A Palestinian shepherd guides his sheep past Israel's controversial separation barrier near Jerusalem's Shuafat refugee camp on August 12, 2013
A Palestinian shepherd guides his sheep past Israel's controversial separation barrier near Jerusalem's Shuafat refugee camp on August 12, 2013 © Ahmad Gharabli - AFP/File
A Palestinian shepherd guides his sheep past Israel's controversial separation barrier near Jerusalem's Shuafat refugee camp on August 12, 2013
AFP
Last updated: March 26, 2014

East Jerusalem residents petition Israel court for water

Palestinians in annexed east Jerusalem have petitioned Israel's Supreme Court over alleged negligence that has cut water supplies to tens of thousands of people.

The petition, filed jointly with the Association for Civil Rights in Israel NGO, says that many homes in the Shuafat refugee camp have "either no water at all, or water pressure so weak that it stops periodically."

ACRI held the Israeli authorities responsible for the three-week water shortage, calling in the petition filed Tuesday for immediate action to get supplies flowing again.

"The responsibility for setting up provision of water falls on the authorities. They haven't created a (sufficient) water infrastructure in the area," ACRI spokesman Marc Grey told AFP.

"The petitioners demand that the responsible authorities (including) the Jerusalem municipality, take all necessary action to ensure that (Jerusalem's water supplier) Hagihon supplies running water to all the homes in the area," ACRI said in a statement.

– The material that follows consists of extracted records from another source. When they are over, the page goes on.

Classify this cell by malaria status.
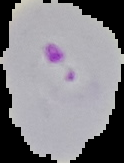
It is parasitized.

Summary:
  - Image type: segmented cell region on a black background
  - Image size: 124×163 pixels
  - Preparation: thin blood film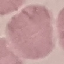
Result: no malaria parasites seen. Thin blood smear. Cell patch, automatically extracted from a larger field of view and resized to 64 × 64 pixels. Photographed with a smartphone camera at the microscope eyepiece. Giemsa stain.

The problem was the "latest and perhaps most acute example of the authorities’ neglect of the neighbourhoods," located on the other side of the separation barrier Israel has erected around much of Jerusalem, ACRI said.

The water infrastructure in those Palestinian areas can support 15,000 people, but the population is estimated at between 60,000 and 80,000, it said.

Hagihon said in a statement that security concerns were preventing it from carrying out its maintainance work properly in the areas in question.

It cited "security problems (including employees needing to have a police escort) and frequent attacks against infrastructure," such as the illegal syphoning-off of water from certain points along the mains supply.

Israel captured Arab east Jerusalem in the 1967 Six-Day War, and later annexed it in a move never recognised by the international community.